Jakarta – Di tengah darurat sampah yang kian mengkhawatirkan, pemerintah mengambil langkah tegas dengan menerbitkan Peraturan Presiden (Perpres) Nomor 109 Tahun 2025. Aturan baru yang ditandatangani Presiden Prabowo Subianto pada 10 Oktober 2025 ini menjadi babak baru dalam penanganan sampah perkotaan, mengubahnya dari masalah menjadi sumber energi terbarukan melalui teknologi ramah lingkungan.
Perpres ini terbit sebagai jawaban atas kondisi kritis pengelolaan sampah nasional. Data tahun 2023 menunjukkan Indonesia menghasilkan 56,63 juta ton sampah per tahun, di mana 60,99% di antaranya belum terkelola dan berakhir di tempat pembuangan terbuka (open dumping). Kondisi ini telah memicu pencemaran lingkungan, gangguan kesehatan, dan status “kedaruratan sampah” di banyak wilayah perkotaan.
Perpres 109 Tahun 2025 ini secara resmi mencabut dan menggantikan Perpres Nomor 35 Tahun 2018 yang dinilai tidak berjalan efektif dalam mempercepat pembangunan instalasi pengolah sampah menjadi energi listrik.
Terobosan Harga Listrik dan Peran BUMN
Salah satu terobosan paling signifikan dalam aturan baru ini adalah kepastian investasi bagi para pengembang. Pemerintah menugaskan PT PLN (Persero) untuk wajib membeli listrik yang dihasilkan dari Pengolah Sampah menjadi Energi Listrik (PSEL).

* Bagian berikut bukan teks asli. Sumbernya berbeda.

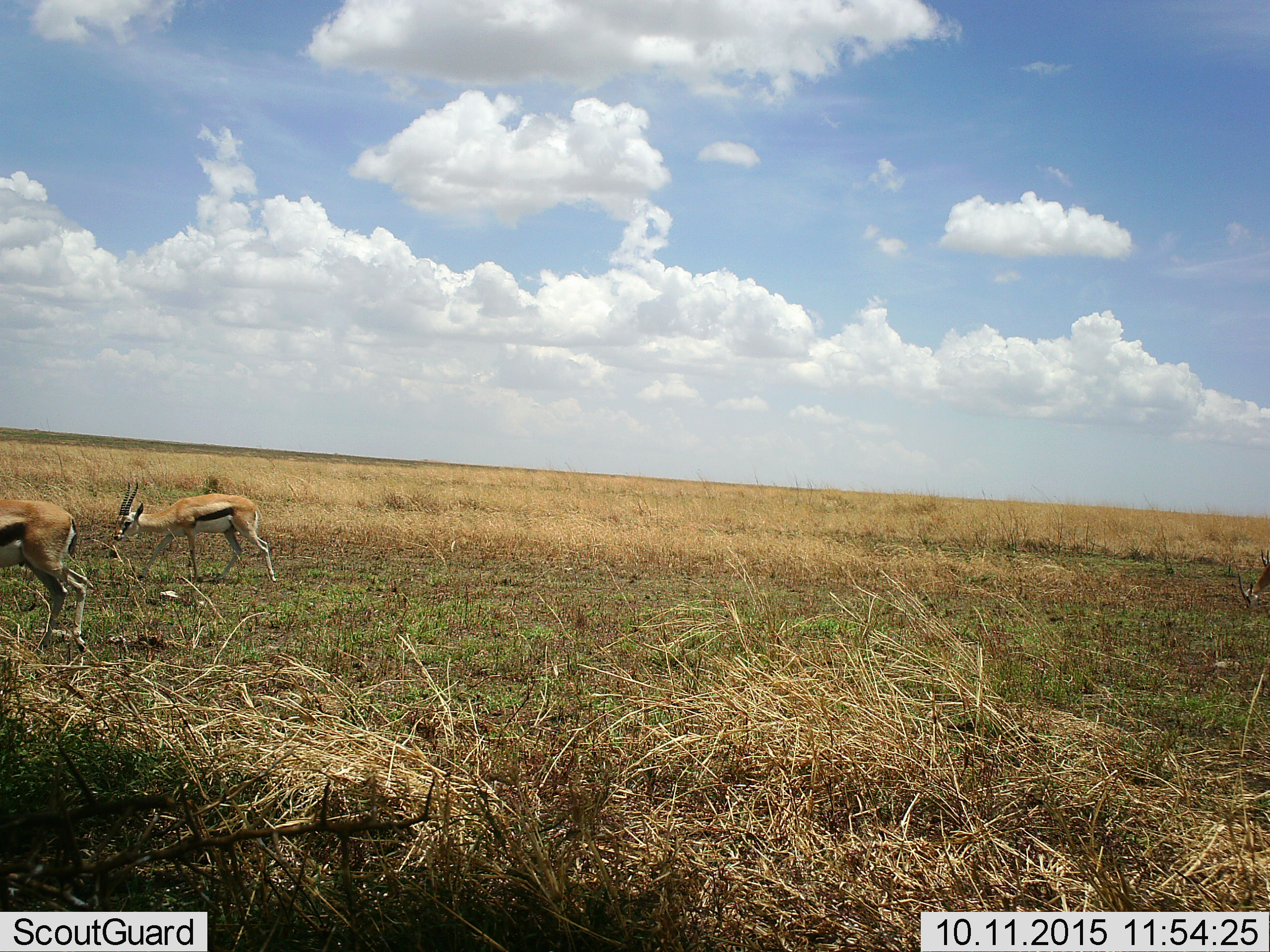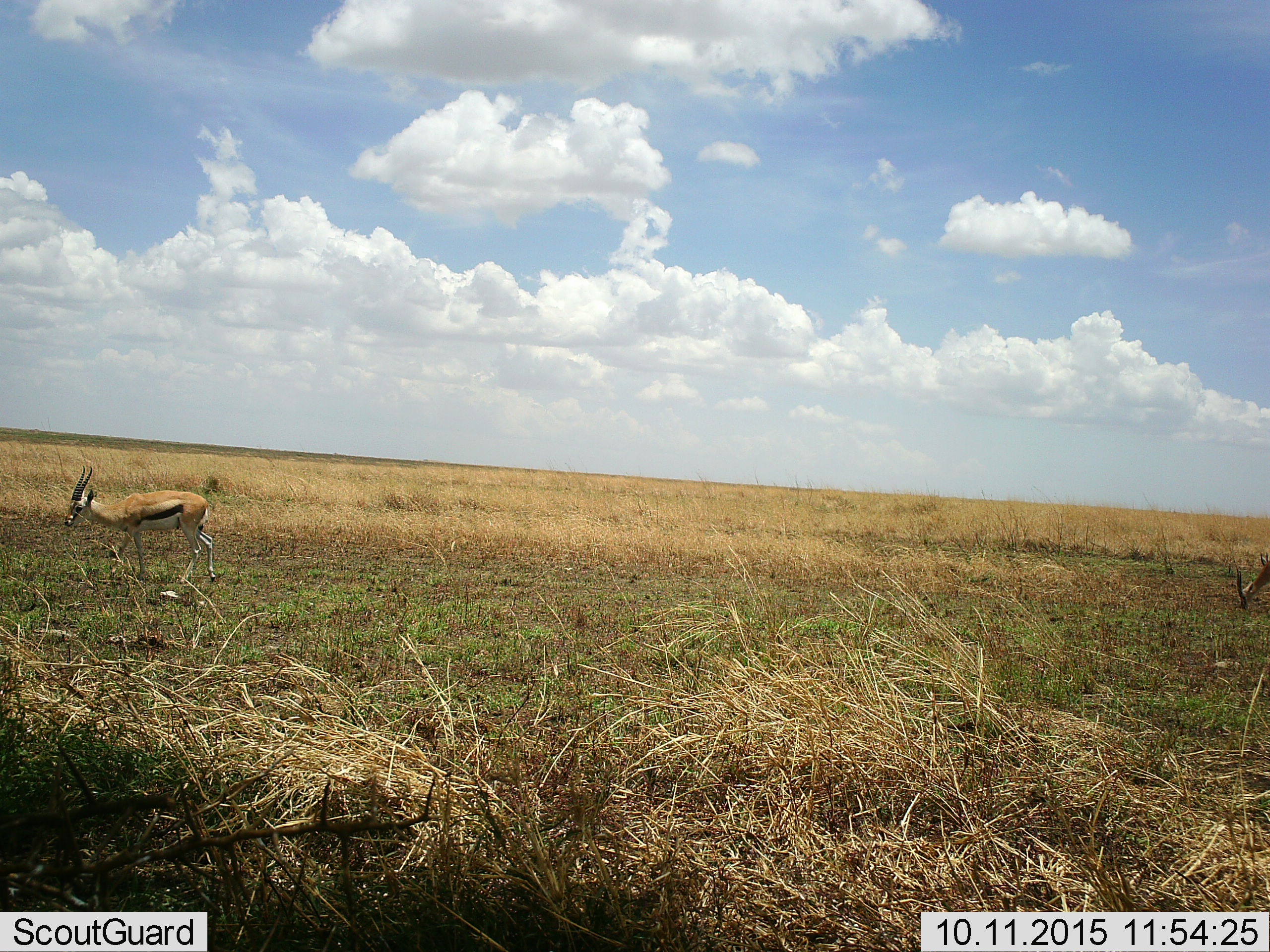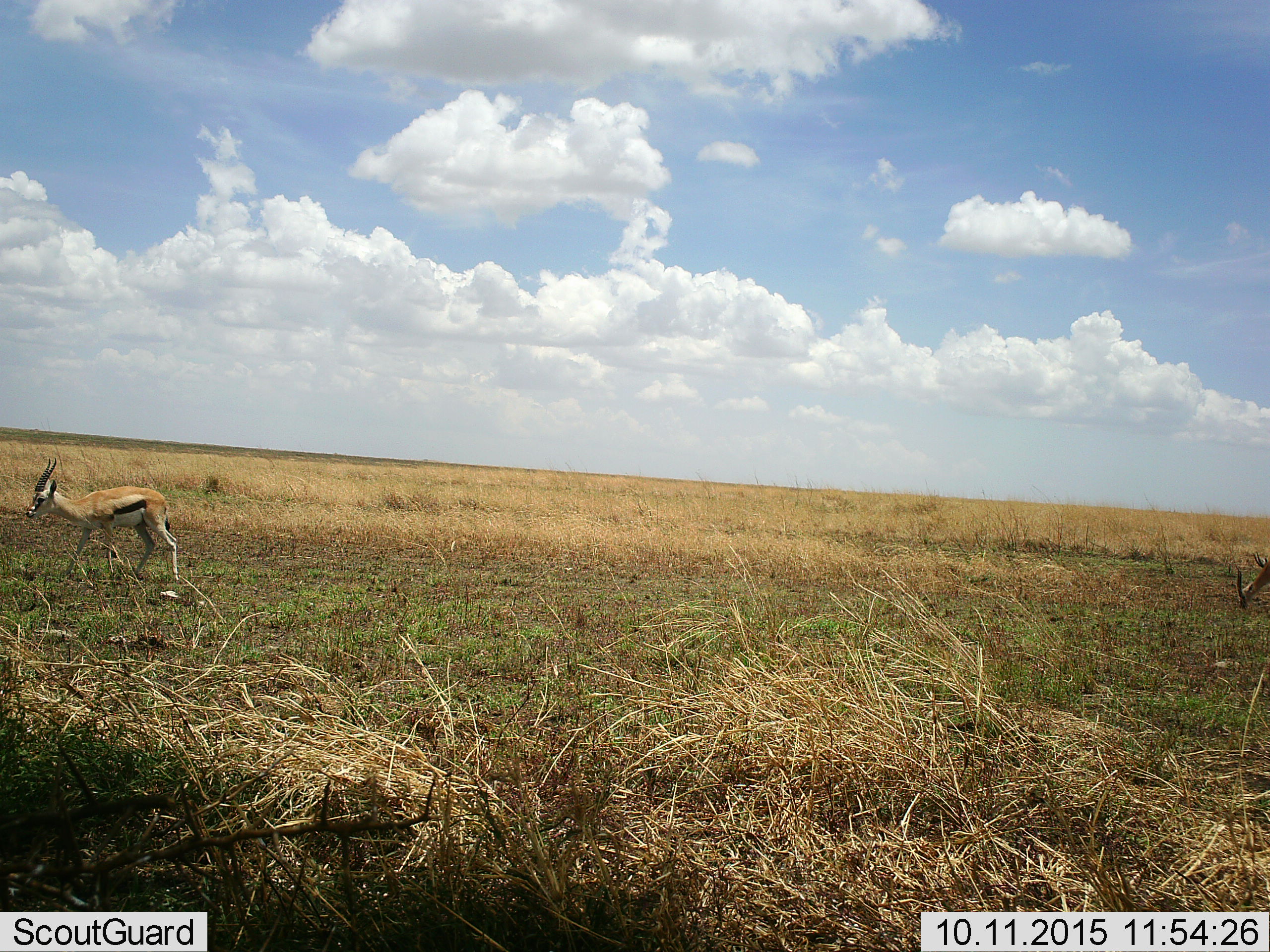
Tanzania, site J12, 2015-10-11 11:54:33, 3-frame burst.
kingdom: Animalia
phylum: Chordata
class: Mammalia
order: Artiodactyla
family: Bovidae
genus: Eudorcas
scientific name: Eudorcas thomsonii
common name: thomson's gazelle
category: gazellethomsons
Gazellethomsons (thomson's gazelle) (Eudorcas thomsonii), count 3. Behavior (volunteer vote fractions): standing 40%, resting 0%, moving 80%, interacting 0%. Young present (vote fraction): 0%. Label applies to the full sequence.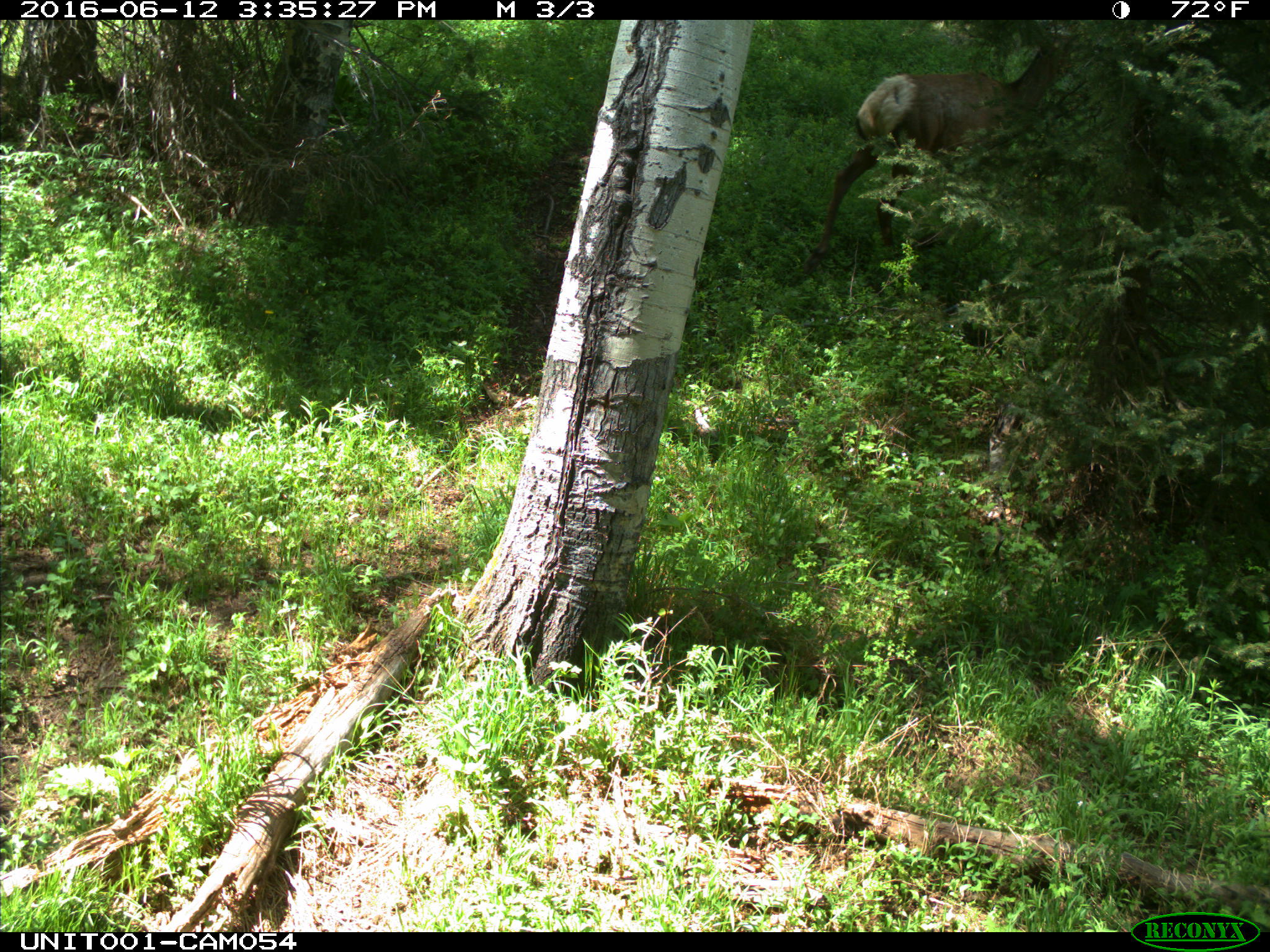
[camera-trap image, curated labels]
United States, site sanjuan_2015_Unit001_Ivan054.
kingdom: Animalia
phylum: Chordata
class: Mammalia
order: Artiodactyla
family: Cervidae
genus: Cervus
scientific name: Cervus elaphus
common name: red deer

Harga pembelian listrik ditetapkan sebesar USD 0.20 (dua puluh sen Dolar Amerika Serikat) per kWh untuk semua kapasitas. Harga ini bersifat final, berlaku tanpa negosiasi dan tanpa eskalasi selama 30 tahun masa kontrak, memberikan jaminan yang kuat bagi investor.
“Harga dituangkan dalam PJBL (Perjanjian Jual Beli Tenaga Listrik) tanpa negosiasi dan tanpa eskalasi harga,” demikian bunyi Pasal 19 ayat (6) huruf a dalam peraturan tersebut.
Proses pemilihan pengembang PSEL (BUPP PSEL) kini akan terpusat melalui Badan Pengelola Investasi Daya Anagata Nusantara (BPI Danantara) dan BUMN terkait, yang akan melakukan kajian teknis dan keekonomian serta pemilihan mitra.
Syarat Ketat bagi Daerah
Tidak semua daerah bisa langsung membangun PSEL. Pemerintah menetapkan kriteria yang harus dipenuhi oleh kabupaten/kota, di antaranya:
- Volume Sampah: Mampu menyalurkan sampah minimal 1.000 ton per hari secara konsisten.
- Anggaran: Memiliki alokasi dan realisasi APBD yang memadai untuk pengumpulan dan pengangkutan sampah.
- Lahan: Menyediakan lahan siap pakai untuk pembangunan PSEL dengan mekanisme pinjam pakai tanpa biaya bagi pengembang.
- Komitmen Regulasi: Memiliki komitmen untuk menyusun peraturan daerah tentang retribusi pelayanan kebersihan.
Bukan Hanya Listrik, Ragam Energi Terbarukan Disiapkan
Selain PSEL yang menjadi fokus utama, Perpres ini juga membuka jalan bagi pengembangan sampah menjadi bentuk energi terbarukan lainnya. Ini termasuk:
- PSE Bioenergi: Mengolah sampah menjadi biomassa dan biogas.
- PSE Bahan Bakar Minyak Terbarukan: Mengolah sampah menjadi bahan bakar berbentuk cair.
- PSE Produk Ikutan Lainnya: Membuka peluang untuk inovasi produk turunan lainnya dari pengolahan sampah.
Dengan diterbitkannya Perpres 109 Tahun 2025, pemerintah tidak hanya bertujuan mengatasi darurat sampah yang mendesak , tetapi juga mendorong kemandirian energi nasional dan menerapkan prinsip polluter pays principle, di mana setiap penghasil sampah bertanggung jawab atas sampah yang dihasilkannya.